Erik décrit une scène de sodomie.

Lyle, des attouchements sous la douche. Vérité ou mensonge ? On hésite

Impossible, à ce stade, de ne pas songer à la chanson de Barbara :

« Si la photo est bonne, qu’on m’amène ce jeune homme, ce fils de rien, ce tout et pire, cette crapule au doux sourire… »

Comment une femme sensible resterait-elle impassible devant les héros de ce nouveau feuilleton télé ?

Le procès est retransmis à la télévision.

Un nouveau genre à succès, qui fleurit à la même époque que le procès O.J. Simpson, la star du foot accusée d’être l’assassin de sa femme.

Les feuilletons préférés des « housewives » américaines sont écrits avec le sang de la réalité.
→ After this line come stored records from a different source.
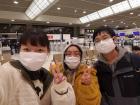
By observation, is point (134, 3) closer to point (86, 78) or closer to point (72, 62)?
point (72, 62)

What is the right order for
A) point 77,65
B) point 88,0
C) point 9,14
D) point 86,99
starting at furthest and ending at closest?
point 9,14
point 88,0
point 77,65
point 86,99

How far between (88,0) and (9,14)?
880 centimetres

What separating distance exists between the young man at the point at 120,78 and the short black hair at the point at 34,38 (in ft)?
2.43

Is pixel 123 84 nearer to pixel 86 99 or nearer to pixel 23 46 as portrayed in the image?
pixel 86 99

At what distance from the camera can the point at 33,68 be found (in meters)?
1.65

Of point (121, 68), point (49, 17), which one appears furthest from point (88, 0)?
point (121, 68)

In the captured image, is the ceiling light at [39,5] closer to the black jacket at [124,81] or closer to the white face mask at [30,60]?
the black jacket at [124,81]

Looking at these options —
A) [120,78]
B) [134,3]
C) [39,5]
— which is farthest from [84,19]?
[120,78]

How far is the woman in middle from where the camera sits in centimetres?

La tension monte d’un cran quand Erik et Lyle, dans leurs petits pulls BCBG, fondent en larmes.

Coup de théâtre.

Les voilà qui racontent les sévices sexuels que leur père leur aurait fait subir.

Erik décrit une scène de sodomie.

Lyle, des attouchements sous la douche.

 

Pour les spectateurs les plus durs à cuire, les bourreaux diaboliques sont des « monstruosités de la nature » qu’il est urgent d’effacer de la surface de la Terre.

Ils réclament la peine de mort, s’appuyant sur les recommandations bibliques.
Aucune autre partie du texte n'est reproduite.